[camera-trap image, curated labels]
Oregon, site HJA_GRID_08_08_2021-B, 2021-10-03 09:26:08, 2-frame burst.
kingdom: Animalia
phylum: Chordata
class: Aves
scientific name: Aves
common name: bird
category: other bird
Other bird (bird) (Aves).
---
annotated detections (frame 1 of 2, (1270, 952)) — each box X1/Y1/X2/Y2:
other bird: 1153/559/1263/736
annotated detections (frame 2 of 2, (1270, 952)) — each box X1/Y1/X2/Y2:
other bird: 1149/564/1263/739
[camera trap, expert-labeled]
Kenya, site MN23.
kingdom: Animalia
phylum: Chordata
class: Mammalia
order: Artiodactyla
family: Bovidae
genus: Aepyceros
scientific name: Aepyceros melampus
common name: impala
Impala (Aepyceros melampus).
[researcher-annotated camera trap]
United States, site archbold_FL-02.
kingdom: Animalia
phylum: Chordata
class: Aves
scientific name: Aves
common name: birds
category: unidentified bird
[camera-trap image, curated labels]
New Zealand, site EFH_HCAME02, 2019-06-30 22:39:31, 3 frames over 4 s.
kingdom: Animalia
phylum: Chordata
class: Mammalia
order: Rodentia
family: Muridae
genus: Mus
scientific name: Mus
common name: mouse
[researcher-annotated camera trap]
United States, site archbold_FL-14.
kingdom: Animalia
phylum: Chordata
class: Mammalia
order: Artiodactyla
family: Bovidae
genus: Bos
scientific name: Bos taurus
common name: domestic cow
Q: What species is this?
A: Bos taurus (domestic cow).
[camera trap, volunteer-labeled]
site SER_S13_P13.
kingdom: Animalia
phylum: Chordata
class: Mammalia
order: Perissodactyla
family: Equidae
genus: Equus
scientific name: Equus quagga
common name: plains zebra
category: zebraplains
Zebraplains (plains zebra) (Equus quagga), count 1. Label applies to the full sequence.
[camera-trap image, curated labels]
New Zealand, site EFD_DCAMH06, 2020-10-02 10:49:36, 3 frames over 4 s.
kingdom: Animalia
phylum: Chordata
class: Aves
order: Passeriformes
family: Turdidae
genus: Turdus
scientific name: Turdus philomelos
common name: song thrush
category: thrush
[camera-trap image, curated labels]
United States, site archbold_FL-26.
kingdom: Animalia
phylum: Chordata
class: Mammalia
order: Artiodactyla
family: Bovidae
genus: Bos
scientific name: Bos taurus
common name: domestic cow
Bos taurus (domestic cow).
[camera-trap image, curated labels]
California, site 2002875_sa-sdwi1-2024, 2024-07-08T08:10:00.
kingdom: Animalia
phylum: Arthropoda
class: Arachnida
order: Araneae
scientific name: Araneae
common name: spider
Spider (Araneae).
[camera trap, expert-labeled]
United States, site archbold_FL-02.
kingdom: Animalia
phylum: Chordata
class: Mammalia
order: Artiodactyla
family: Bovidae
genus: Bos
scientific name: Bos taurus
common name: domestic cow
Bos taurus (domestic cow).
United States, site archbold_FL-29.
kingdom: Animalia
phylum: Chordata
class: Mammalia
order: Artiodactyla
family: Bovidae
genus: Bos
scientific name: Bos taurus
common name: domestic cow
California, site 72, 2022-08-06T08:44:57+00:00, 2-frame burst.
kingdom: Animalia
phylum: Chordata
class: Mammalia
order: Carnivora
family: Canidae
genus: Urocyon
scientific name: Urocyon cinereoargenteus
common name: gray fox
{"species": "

=-=-=

PROBLEM TO WORK ON
Each line above that holds the string "States" should be copied and shown.

ANSWER BOX
United States, site archbold_FL-02.
United States, site archbold_FL-14.
United States, site archbold_FL-26.
United States, site archbold_FL-02.
United States, site archbold_FL-29.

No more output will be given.